> **WHAT YOU HAVE TO DO**:
Reproduce word for word everything in the listing from the line containing "As depicted in the photo, which of" down to the line containing "1512 millimetres", both included, and nothing else.

> **DATA SECTION**:
##########
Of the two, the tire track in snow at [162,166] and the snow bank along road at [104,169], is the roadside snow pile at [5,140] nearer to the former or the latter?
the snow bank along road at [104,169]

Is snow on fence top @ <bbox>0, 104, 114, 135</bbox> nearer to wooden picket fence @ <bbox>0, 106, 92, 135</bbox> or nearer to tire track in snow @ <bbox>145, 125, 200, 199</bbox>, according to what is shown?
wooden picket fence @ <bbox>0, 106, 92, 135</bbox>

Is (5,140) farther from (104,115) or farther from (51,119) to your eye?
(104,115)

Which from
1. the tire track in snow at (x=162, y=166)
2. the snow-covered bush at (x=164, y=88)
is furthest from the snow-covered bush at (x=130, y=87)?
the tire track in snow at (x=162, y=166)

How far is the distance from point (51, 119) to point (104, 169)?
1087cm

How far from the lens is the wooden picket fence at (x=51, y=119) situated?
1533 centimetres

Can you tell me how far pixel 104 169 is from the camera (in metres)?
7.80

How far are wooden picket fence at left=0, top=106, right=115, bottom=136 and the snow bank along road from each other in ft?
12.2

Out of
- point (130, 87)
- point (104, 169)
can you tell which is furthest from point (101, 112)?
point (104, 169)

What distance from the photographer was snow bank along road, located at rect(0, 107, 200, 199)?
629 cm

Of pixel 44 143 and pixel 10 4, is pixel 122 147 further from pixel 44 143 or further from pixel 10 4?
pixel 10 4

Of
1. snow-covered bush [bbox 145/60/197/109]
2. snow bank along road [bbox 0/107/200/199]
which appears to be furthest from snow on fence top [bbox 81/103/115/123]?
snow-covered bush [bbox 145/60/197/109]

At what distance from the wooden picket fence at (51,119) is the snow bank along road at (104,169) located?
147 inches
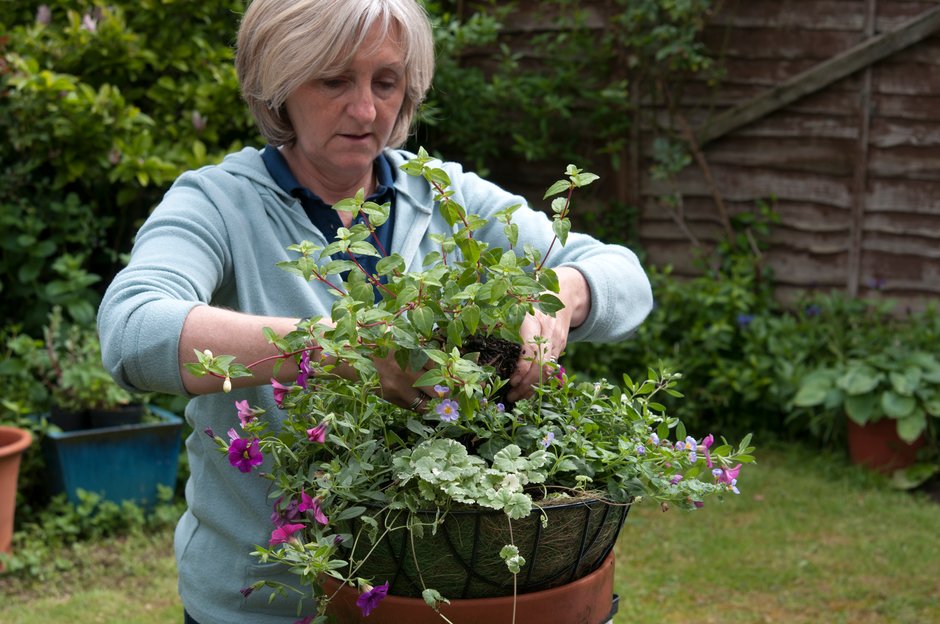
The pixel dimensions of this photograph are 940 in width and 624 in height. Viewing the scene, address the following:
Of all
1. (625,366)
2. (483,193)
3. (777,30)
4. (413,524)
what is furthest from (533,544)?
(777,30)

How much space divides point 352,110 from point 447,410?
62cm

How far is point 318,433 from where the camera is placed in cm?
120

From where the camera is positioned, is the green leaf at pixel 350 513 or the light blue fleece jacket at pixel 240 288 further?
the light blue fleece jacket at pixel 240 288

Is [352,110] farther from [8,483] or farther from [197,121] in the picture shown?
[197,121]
##########
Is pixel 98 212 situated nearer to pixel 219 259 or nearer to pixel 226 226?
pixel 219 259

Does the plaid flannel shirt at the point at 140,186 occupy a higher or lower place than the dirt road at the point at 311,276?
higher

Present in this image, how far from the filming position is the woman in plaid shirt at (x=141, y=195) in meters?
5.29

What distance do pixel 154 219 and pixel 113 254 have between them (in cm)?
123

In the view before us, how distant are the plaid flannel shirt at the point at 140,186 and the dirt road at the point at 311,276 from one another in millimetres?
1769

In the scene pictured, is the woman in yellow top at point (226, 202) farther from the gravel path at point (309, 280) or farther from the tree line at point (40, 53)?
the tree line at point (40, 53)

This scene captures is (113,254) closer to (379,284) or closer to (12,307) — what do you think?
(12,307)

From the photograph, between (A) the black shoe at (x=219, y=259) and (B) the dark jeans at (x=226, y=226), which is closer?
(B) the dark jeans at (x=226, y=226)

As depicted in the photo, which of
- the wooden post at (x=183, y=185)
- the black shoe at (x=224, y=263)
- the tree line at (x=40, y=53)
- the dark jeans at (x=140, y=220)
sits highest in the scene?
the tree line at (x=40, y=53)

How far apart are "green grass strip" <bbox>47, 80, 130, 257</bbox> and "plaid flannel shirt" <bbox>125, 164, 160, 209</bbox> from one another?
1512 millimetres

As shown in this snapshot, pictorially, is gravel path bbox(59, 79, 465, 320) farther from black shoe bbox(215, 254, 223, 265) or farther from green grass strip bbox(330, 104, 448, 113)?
##########
> **ANSWER IN FULL**:
As depicted in the photo, which of
- the wooden post at (x=183, y=185)
- the black shoe at (x=224, y=263)
- the tree line at (x=40, y=53)
- the dark jeans at (x=140, y=220)
sits highest in the scene?
the tree line at (x=40, y=53)

How far apart are "green grass strip" <bbox>47, 80, 130, 257</bbox> and "plaid flannel shirt" <bbox>125, 164, 160, 209</bbox> from one another?
1512 millimetres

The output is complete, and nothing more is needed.